- [Dettagli del problema]: Scrivi il seguito del testo sulla resilienza, riprendendo subito dopo l'ultima frase riportata.
+++ Testo di partenza +++
Resilienza è uguale a resistenza?
No, ci conferma la pagina a cura di Simona Cresti: un materiale resistente contrasta l’urto finché non si spezza, con una maggiore o minore capacità di opposizione (i materiali, così come le persone, sono più o meno resistenti); un materiale resiliente, invece, assorbe l’urto “in virtù delle proprietà elastiche” della sua struttura. Ok, ma quindi? Per fartela più semplice, possiamo dire che:
- “resistenza” è quando pensi: “abbozzo, prima o poi passerà la nottata”;
- “resilienza” è quando invece pensi: “prima o poi passerà la nottata, ma intanto la affronto e affrontandola vedo di imparare qualcosa che mi aiuti a migliorare e mi renda più forte”.
C’è di buono che, come qualunque altra facoltà umana, la resilienza di ognuno è una sorta di muscolo che, sottoposto a corretto esercizio, può rafforzarsi: come sottolinea Raffaella Pizzi, psicologa e formatrice, resilienti non si nasce ma si può diventare. E, aggiungiamo noi, se si è resilienti si può diventare più resilienti.
Puoi costruire un portafoglio “resiliente”?
Lo abbiamo visto insieme poco fa: ogni cosa, volendo, si può definire “resiliente”. Anche un portafoglio d’investimento dichiaratamente costruito per assorbire gli urti degli shock finanziari – per esempio l’onda d’urto del fallimento di una grande banca d’affari chiamata Lehman o la diffusione globale del coronavirus responsabile di una sindrome respiratoria acuta grave simile alla SARS.
+++ Estratti dei dati +++
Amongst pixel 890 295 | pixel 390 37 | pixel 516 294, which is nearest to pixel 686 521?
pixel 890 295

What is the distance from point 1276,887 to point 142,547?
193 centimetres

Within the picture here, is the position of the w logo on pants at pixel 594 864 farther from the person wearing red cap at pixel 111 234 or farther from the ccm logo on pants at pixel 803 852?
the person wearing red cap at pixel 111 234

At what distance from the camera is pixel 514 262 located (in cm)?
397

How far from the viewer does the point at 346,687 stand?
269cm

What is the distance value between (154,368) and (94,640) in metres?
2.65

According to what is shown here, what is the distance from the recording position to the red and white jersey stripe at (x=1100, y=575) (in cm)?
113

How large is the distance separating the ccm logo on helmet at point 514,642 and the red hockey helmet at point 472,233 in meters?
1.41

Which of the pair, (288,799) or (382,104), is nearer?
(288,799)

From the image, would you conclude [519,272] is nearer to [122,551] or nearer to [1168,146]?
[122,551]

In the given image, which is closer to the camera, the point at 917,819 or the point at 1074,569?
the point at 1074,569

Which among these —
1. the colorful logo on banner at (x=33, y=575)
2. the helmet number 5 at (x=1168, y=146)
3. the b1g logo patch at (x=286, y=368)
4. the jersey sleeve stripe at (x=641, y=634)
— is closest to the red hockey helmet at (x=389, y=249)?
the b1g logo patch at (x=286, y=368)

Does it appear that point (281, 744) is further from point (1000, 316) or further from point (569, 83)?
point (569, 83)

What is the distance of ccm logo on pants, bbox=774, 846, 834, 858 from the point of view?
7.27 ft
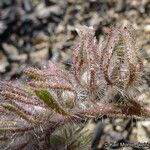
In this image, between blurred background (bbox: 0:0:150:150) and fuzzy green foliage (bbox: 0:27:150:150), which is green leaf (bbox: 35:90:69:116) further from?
blurred background (bbox: 0:0:150:150)

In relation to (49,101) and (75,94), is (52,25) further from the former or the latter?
(49,101)

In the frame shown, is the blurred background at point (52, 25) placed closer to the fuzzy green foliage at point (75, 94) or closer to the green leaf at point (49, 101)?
the fuzzy green foliage at point (75, 94)

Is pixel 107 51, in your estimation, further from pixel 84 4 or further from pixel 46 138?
pixel 84 4

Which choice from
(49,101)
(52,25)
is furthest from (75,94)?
(52,25)

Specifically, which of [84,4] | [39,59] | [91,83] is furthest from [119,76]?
[84,4]

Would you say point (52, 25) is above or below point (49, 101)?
below

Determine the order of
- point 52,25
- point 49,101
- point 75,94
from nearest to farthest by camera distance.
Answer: point 49,101 < point 75,94 < point 52,25

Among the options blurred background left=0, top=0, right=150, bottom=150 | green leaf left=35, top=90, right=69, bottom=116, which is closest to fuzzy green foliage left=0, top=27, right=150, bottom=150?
green leaf left=35, top=90, right=69, bottom=116
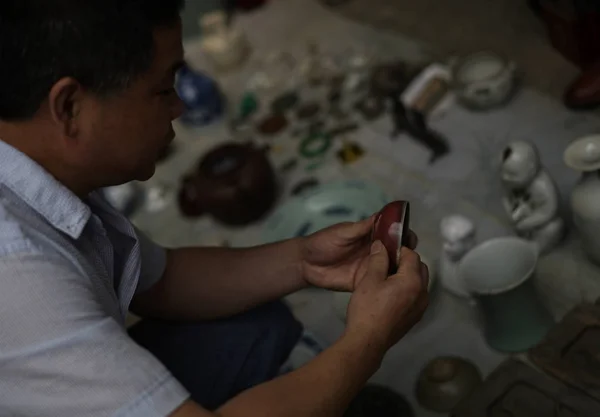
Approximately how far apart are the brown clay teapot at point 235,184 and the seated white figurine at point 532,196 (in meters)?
0.57

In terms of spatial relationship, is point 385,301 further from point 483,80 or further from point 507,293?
Result: point 483,80

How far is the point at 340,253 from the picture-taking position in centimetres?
103

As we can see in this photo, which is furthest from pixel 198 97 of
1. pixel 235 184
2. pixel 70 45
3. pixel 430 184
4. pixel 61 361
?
pixel 61 361

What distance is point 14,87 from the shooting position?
761 mm

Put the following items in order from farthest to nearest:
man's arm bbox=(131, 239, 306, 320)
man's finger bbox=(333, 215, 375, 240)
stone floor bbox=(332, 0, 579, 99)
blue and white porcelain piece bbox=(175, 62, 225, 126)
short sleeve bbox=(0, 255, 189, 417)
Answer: blue and white porcelain piece bbox=(175, 62, 225, 126), stone floor bbox=(332, 0, 579, 99), man's arm bbox=(131, 239, 306, 320), man's finger bbox=(333, 215, 375, 240), short sleeve bbox=(0, 255, 189, 417)

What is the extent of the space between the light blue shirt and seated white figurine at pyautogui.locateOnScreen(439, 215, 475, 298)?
741 mm

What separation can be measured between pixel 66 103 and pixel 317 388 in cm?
41

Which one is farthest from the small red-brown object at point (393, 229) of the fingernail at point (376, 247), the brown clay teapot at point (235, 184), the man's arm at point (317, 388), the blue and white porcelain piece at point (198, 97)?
the blue and white porcelain piece at point (198, 97)

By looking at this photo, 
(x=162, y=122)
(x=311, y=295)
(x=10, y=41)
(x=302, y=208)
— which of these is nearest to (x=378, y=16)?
(x=302, y=208)

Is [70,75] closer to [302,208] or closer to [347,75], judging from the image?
[302,208]

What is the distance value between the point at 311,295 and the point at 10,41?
3.02 ft

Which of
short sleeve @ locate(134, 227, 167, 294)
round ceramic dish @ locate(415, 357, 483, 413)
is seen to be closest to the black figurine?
round ceramic dish @ locate(415, 357, 483, 413)

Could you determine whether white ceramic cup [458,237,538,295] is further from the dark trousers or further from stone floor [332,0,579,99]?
stone floor [332,0,579,99]

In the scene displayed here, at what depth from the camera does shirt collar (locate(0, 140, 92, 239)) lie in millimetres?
796
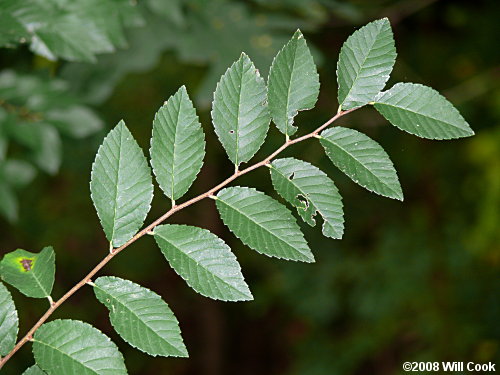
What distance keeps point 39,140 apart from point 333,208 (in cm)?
92

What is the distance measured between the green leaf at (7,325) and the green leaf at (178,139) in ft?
0.86

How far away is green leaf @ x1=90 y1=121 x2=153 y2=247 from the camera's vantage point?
0.82 meters

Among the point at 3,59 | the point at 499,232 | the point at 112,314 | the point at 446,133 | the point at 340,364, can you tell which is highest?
the point at 3,59

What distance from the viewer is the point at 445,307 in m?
2.79

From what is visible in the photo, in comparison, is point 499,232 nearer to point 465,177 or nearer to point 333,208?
point 465,177

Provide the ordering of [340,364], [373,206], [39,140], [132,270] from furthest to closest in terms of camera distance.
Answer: [132,270] → [373,206] → [340,364] → [39,140]

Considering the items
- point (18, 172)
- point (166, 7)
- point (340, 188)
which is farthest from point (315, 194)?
point (340, 188)

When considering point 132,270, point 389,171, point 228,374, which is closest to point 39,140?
point 389,171

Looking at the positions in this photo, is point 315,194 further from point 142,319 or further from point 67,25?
point 67,25

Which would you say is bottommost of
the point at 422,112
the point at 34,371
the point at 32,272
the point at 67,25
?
the point at 34,371

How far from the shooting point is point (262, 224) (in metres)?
0.80

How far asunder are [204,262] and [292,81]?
0.28m

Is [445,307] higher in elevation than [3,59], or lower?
Answer: lower

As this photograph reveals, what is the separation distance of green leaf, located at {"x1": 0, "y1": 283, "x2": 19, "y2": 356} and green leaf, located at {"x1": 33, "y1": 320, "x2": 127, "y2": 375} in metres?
0.03
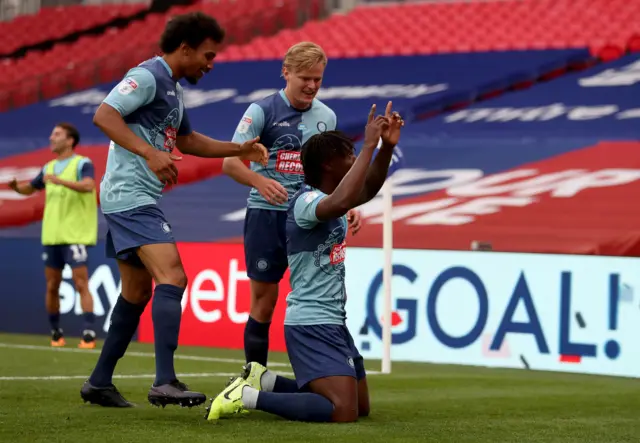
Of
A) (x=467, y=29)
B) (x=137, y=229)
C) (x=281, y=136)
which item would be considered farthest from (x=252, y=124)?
(x=467, y=29)

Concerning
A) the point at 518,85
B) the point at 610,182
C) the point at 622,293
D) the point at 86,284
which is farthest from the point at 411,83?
the point at 622,293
+++
- [Risultato del compito]:
Ma tra il dire e l’essere c’è purtroppo di mezzo la realtà: posso sempre dire “ho un portafoglio resiliente”, perché pensato per perdere meno valore del mercato nei momenti di calo e per recuperare più in fretta, però ciò non significa che sia davvero resiliente.
Perché, di fatto, la resilienza è una qualità che assai difficilmente si può conferire a un paniere di strumenti finanziari, esposti, comunque vada, a eventi esterni duri da prevedere. Qualcuno ci azzecca, certo: ma, come si dice, persino un orologio rotto azzecca l’ora due volte al giorno.
Insomma, nessuno può dirsi totalmente al riparo dal rischio, neanche chi si tiene i soldi sotto al materasso: in questo caso, ad agire è il rischio legato all’inflazione, che logora il potere d’acquisto dei tuoi denari. Prevedere con esattezza ogni rischio è impossibile. Ma certamente puoi imparare a reagire al meglio agli urti. Come?
Puoi migliorare la tua resilienza
Innanzitutto, mettendo a fuoco il tuo profilo e la tua propensione al rischio. Questo, se investi con un consulente finanziario, è un passaggio essenziale che dovete fare insieme, altrimenti non potrete dar corso all’investimento: ve lo impone la normativa, per la tutela stessa dell’investitore e per una sua maggiore consapevolezza. Alla luce di quanto emergerà dal questionario che compilerai con il tuo consulente, insieme deciderete come costruire il tuo portafoglio d’investimento: quanto azionario metterci, quanto obbligazionario, quanta liquidità, e via dicendo.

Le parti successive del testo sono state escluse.